TEXT SHOWN:
··········

You Don’t have to be a Bond Villain to be a Billionaire, but it Helps . . .CHRISTOPHER STEVENS on Last Night's TV

Wise heads say that money is important only when you haven’t got any — there are other kinds of wealth that matter so much more.

The wise heads are talking twaddle, as a simple experiment proves: accost the first person you see today who looks moderately solvent, and ask them to lend you 50 quid till Thursday. The money, since they appear to possess an elegant sufficiency of the stuff, shouldn’t be a problem.

But there will be problems,  intractable ones. You’d have more luck finding someone in the street willing to donate you a kidney than lend you ‘half a ton’. And if anybody does say yes, run: you’ve been sized up by a payday shark who will arrange the loan at 4,500 per cent and come calling for ten grand  or your kneecaps at the end of the month.
If I was a rich man: How to Be A Billionaire's Naveen Jain, the Indian entrepreneur
If I was a rich man: How to Be A Billionaire's Naveen Jain, the Indian entrepreneur

Even the ultra-rich can never feel relaxed about money. In fact, as How To Be A Billionaire (Channel 4) revealed, they are obsessed with spending it in ways that emphasise its importance. Money matters, and therefore vast sums must matter vastly.

Indian multi-billionaire Naveen Jain, for instance, rises at 4.30am every day to tackle his emails. His money is so important, it won’t even let him sleep. Jain is investing his fortune in a space programme that will establish a commercial route to the moon within ten years.

This venture, he believes, will make him trillions of dollars. Jain didn’t spell out why a moon link would be so lucrative, but he did own a large collection of space rocks, so perhaps he plans to start quarrying.

··········

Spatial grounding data

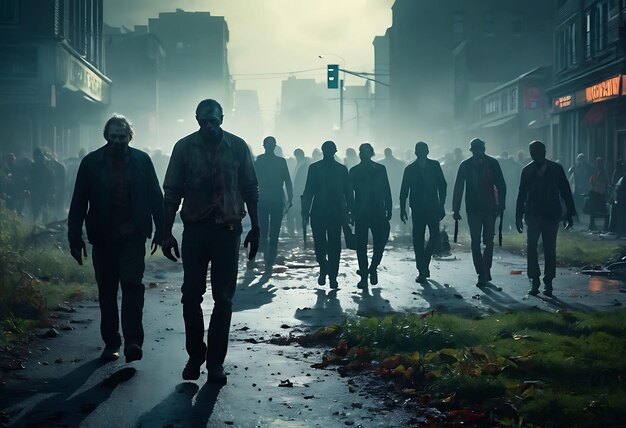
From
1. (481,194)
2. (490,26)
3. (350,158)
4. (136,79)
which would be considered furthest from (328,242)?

··········

Resume the review of How To Be A Billionaire, picking up right after its last sentence about the space rocks.

TASK ANSWER:
He did have a pre-packaged answer to the title question: if you want to make a billion, solve a $10 billion problem and take a ten per cent fee. But the documentary wasn’t really interested in analysing the mechanics of making a mint — it just enjoyed looking at these people and relishing how odd they were.

Jain worked hard at appearing humble and sane, but in unguarded moments he looked like a Bond  villain planning his latest nuclear arsenal inside a volcano.

QUALITY TIME OF THE WEEK

Graham Linehan opened his new sitcom Meet The Walshes (BBC2) with a truly funny moment. As twenty-something Ciara was trying to enjoy a candlelit soak, her mother was banging on the door: ‘What do you want the light off for when you’re in the bath? You’ll drown!’
When he explained how his financial muscle made him an unstoppable force on the meteorite market, a manic giggle was gurgling in the back of his throat.

At least he enjoyed his cash.  Russian media mogul Dmitry Itskov looked utterly miserable. He spent his life traipsing from one anonymous hotel room to the next, with no friends, no family, and only an illusion of electronic immortality to keep him company.

Dmitry was spending his billions on brain transplant research, with the goal of ‘uploading his consciousness’. He didn’t seem to be getting much for his money — shoddy robotic heads, bad video graphics and flakey hangers-on who didn’t sound very convincing when they told him: ‘I don’t think you’re crazy, I think you’ve got a vision.’

Russians are meant to be depressive, of course, but Dmitry was working too hard at it.
As he checked into another  low-budget hotel, you couldn’t help feeling he’d have been  happier as a travelling shoe salesman — at least he’d have sensible targets to meet.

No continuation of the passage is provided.